This month, we’re excited to welcome Natalie Vollrath, Senior Regulatory Consultant at MEDIcept, as our guest speaker. Natalie will lead a 45-minute workshop on "Regulatory Basics for Medical Startups."
In this session, Natalie, a regulatory expert with over 30 years of experience in the medical device industry, will provide an overview of the critical regulatory frameworks startups must navigate. Attendees will gain insights into FDA classifications, ISO standards, and compliance requirements for medical devices, diagnostics, and software. Natalie will guide participants through the essential steps for preparing regulatory submissions, meeting product registration requirements, and ensuring compliance in both U.S. and international markets.
Having led ISO and FDA compliance efforts and contributed to successful product introductions, Natalie will share her expert advice on determining regulatory pathways, preparing documentation, and avoiding common regulatory pitfalls. Whether your startup is just beginning or already developing products, this workshop will equip you with the knowledge to meet regulatory standards and advance with confidence.
Date: January 15, 2024
Time: 6 pm - 8 pm
Cost: $5
Register: Startup Grind
About Natalie Vollrath
Natalie Vollrath brings over 30 years of experience as a quality and regulatory professional in the medical device industry. She has broad experience across multiple product categories and device classes, preparing regulatory submissions and obtaining product registrations for U.S and international markets. Natalie has led ISO and FDA regulatory and compliance efforts throughout the product lifecycle and played a key role in new product introductions.
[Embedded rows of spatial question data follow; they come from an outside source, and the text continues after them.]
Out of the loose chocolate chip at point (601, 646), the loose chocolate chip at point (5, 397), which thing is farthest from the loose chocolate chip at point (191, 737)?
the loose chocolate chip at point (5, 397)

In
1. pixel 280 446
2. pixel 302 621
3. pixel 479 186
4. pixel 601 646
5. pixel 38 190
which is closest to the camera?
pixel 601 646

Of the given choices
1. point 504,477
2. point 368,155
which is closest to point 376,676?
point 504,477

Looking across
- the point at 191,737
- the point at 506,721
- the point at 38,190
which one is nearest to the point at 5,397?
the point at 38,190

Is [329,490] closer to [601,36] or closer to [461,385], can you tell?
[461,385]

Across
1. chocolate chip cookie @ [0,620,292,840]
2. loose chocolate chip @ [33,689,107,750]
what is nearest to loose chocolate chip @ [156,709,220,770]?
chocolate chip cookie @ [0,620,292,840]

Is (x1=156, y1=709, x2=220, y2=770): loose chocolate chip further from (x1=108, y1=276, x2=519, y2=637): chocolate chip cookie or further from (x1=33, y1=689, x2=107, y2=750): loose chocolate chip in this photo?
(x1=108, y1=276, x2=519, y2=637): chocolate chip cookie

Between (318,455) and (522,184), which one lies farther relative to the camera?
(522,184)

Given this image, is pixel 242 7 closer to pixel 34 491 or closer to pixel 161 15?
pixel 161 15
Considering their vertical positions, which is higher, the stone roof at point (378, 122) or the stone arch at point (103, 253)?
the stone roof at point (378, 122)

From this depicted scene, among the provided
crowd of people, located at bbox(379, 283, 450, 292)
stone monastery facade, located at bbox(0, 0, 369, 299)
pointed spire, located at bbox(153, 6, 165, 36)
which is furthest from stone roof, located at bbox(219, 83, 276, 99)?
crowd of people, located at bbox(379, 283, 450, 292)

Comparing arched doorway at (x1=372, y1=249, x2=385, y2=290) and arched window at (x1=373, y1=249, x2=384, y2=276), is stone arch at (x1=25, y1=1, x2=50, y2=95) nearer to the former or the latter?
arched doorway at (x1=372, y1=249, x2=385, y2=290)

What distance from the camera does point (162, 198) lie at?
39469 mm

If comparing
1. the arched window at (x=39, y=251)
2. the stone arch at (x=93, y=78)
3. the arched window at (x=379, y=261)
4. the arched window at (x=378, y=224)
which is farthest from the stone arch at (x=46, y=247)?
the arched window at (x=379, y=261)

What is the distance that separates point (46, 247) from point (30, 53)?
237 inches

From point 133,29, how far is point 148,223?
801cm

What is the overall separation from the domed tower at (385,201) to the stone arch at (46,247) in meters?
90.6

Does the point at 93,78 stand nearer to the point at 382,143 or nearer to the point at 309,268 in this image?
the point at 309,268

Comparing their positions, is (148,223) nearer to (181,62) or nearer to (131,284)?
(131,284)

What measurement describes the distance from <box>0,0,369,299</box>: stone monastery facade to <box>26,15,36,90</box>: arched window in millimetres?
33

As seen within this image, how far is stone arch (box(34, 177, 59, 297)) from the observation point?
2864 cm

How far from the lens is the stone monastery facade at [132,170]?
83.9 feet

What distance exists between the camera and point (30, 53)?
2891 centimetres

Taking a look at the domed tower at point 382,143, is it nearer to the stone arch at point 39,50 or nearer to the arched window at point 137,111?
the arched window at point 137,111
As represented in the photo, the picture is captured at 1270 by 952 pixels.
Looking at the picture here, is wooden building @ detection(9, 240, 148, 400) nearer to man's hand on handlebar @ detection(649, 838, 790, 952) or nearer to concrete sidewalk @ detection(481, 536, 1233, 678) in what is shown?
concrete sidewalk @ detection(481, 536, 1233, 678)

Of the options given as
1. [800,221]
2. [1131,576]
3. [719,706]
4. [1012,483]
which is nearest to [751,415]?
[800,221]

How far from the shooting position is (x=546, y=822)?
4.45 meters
As a Sr. Regulatory Consultant at MEDIcept, Natalie assists clients with their regulatory needs, including determination of the regulatory pathways for US, EU, and other international markets, developing and preparing submissions, technical files, Pre-Submission meeting requests, non-filing justifications, and other regulatory documentation and activities.
Before joining MEDIcept, she held roles including Quality Assurance/Regulatory Affairs Manager at various companies in the medical device industry, working with a diverse range of products that included Software as a Medical Device (SaMD) and Software as a Service (SaaS).
Natalie holds a B.A degree from the University of California, San Diego as well as certificates in Systems Engineering and Biostatistics. She is Regulatory Affairs Certified through the Regulatory Affairs Professionals Society (RAPS). Natalie also holds several additional certifications through ASQ, including Certified Medical Device Auditor, Certified Quality Engineer, and Certified Software Quality Engineer.